All of the data below should be printed again exactly, pictures excluded.

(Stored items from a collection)
╔══

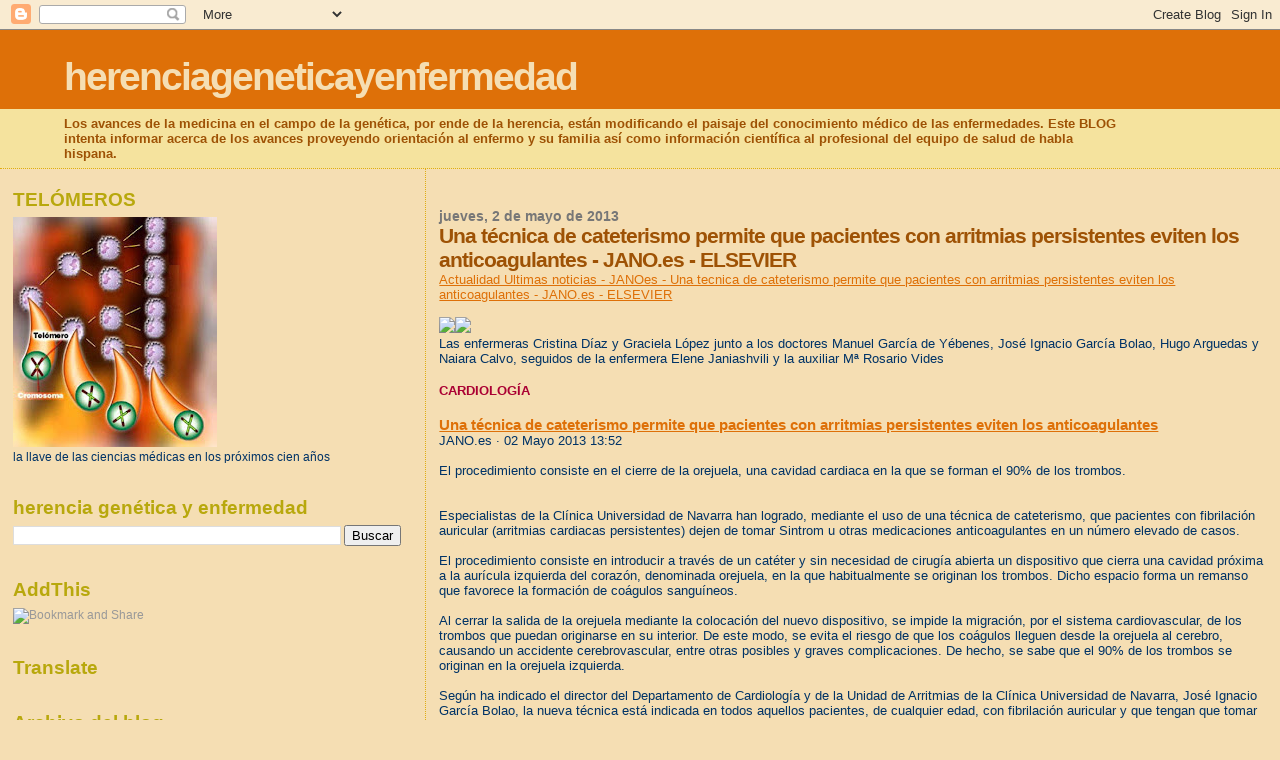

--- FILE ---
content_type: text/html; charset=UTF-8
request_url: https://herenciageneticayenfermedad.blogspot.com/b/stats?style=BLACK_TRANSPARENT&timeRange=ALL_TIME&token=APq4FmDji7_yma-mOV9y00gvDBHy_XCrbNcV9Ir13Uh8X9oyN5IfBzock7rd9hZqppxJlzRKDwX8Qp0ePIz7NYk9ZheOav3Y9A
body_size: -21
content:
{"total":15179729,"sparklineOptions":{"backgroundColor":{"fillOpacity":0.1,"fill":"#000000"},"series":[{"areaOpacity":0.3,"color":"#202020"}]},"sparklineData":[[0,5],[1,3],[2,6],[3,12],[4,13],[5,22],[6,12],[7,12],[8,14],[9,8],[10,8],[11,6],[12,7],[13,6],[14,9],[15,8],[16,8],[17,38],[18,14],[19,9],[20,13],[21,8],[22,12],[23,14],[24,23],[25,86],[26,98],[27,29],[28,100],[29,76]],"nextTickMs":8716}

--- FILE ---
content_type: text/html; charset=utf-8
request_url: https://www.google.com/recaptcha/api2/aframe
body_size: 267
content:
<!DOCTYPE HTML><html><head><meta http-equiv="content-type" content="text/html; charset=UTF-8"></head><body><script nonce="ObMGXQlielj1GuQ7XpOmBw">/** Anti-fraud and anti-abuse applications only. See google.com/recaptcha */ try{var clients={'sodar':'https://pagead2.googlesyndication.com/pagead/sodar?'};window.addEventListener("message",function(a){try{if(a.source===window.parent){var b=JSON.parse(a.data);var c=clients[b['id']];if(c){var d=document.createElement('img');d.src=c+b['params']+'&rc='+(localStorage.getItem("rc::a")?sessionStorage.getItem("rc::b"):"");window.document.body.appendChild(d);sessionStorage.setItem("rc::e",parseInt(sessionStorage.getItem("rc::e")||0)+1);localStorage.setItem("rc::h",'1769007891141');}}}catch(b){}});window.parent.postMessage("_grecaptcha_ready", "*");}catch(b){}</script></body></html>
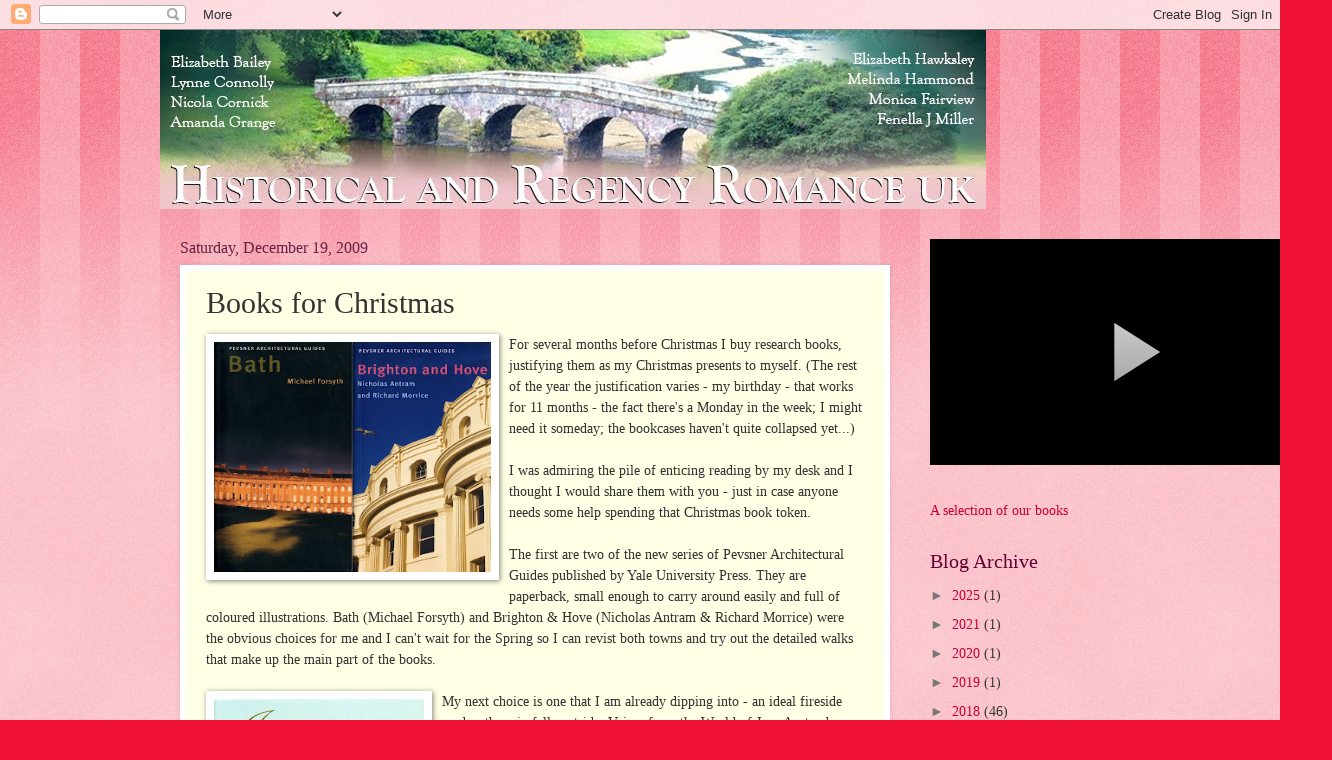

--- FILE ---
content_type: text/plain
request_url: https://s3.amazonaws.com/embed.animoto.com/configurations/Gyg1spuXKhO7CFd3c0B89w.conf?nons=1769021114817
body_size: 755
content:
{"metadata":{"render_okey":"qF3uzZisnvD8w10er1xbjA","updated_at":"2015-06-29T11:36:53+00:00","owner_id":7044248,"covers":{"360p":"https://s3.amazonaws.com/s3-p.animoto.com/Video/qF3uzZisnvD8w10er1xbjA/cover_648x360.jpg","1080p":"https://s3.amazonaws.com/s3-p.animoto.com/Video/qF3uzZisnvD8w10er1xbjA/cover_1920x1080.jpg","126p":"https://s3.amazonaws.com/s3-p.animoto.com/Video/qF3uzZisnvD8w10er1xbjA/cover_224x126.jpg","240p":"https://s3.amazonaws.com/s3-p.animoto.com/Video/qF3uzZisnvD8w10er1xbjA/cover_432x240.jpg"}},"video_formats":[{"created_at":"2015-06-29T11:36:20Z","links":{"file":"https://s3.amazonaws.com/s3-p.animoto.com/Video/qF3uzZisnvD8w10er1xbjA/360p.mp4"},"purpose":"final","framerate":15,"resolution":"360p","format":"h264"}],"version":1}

╚══

(Written solution)
--- FILE ---
content_type: text/html; charset=UTF-8
request_url: https://herenciageneticayenfermedad.blogspot.com/b/stats?style=BLACK_TRANSPARENT&timeRange=ALL_TIME&token=APq4FmDji7_yma-mOV9y00gvDBHy_XCrbNcV9Ir13Uh8X9oyN5IfBzock7rd9hZqppxJlzRKDwX8Qp0ePIz7NYk9ZheOav3Y9A
body_size: -21
content:
{"total":15179729,"sparklineOptions":{"backgroundColor":{"fillOpacity":0.1,"fill":"#000000"},"series":[{"areaOpacity":0.3,"color":"#202020"}]},"sparklineData":[[0,5],[1,3],[2,6],[3,12],[4,13],[5,22],[6,12],[7,12],[8,14],[9,8],[10,8],[11,6],[12,7],[13,6],[14,9],[15,8],[16,8],[17,38],[18,14],[19,9],[20,13],[21,8],[22,12],[23,14],[24,23],[25,86],[26,98],[27,29],[28,100],[29,76]],"nextTickMs":8716}

--- FILE ---
content_type: text/html; charset=utf-8
request_url: https://www.google.com/recaptcha/api2/aframe
body_size: 267
content:
<!DOCTYPE HTML><html><head><meta http-equiv="content-type" content="text/html; charset=UTF-8"></head><body><script nonce="ObMGXQlielj1GuQ7XpOmBw">/** Anti-fraud and anti-abuse applications only. See google.com/recaptcha */ try{var clients={'sodar':'https://pagead2.googlesyndication.com/pagead/sodar?'};window.addEventListener("message",function(a){try{if(a.source===window.parent){var b=JSON.parse(a.data);var c=clients[b['id']];if(c){var d=document.createElement('img');d.src=c+b['params']+'&rc='+(localStorage.getItem("rc::a")?sessionStorage.getItem("rc::b"):"");window.document.body.appendChild(d);sessionStorage.setItem("rc::e",parseInt(sessionStorage.getItem("rc::e")||0)+1);localStorage.setItem("rc::h",'1769007891141');}}}catch(b){}});window.parent.postMessage("_grecaptcha_ready", "*");}catch(b){}</script></body></html>

--- FILE ---
content_type: text/plain
request_url: https://s3.amazonaws.com/embed.animoto.com/configurations/Gyg1spuXKhO7CFd3c0B89w.conf?nons=1769021114817
body_size: 755
content:
{"metadata":{"render_okey":"qF3uzZisnvD8w10er1xbjA","updated_at":"2015-06-29T11:36:53+00:00","owner_id":7044248,"covers":{"360p":"https://s3.amazonaws.com/s3-p.animoto.com/Video/qF3uzZisnvD8w10er1xbjA/cover_648x360.jpg","1080p":"https://s3.amazonaws.com/s3-p.animoto.com/Video/qF3uzZisnvD8w10er1xbjA/cover_1920x1080.jpg","126p":"https://s3.amazonaws.com/s3-p.animoto.com/Video/qF3uzZisnvD8w10er1xbjA/cover_224x126.jpg","240p":"https://s3.amazonaws.com/s3-p.animoto.com/Video/qF3uzZisnvD8w10er1xbjA/cover_432x240.jpg"}},"video_formats":[{"created_at":"2015-06-29T11:36:20Z","links":{"file":"https://s3.amazonaws.com/s3-p.animoto.com/Video/qF3uzZisnvD8w10er1xbjA/360p.mp4"},"purpose":"final","framerate":15,"resolution":"360p","format":"h264"}],"version":1}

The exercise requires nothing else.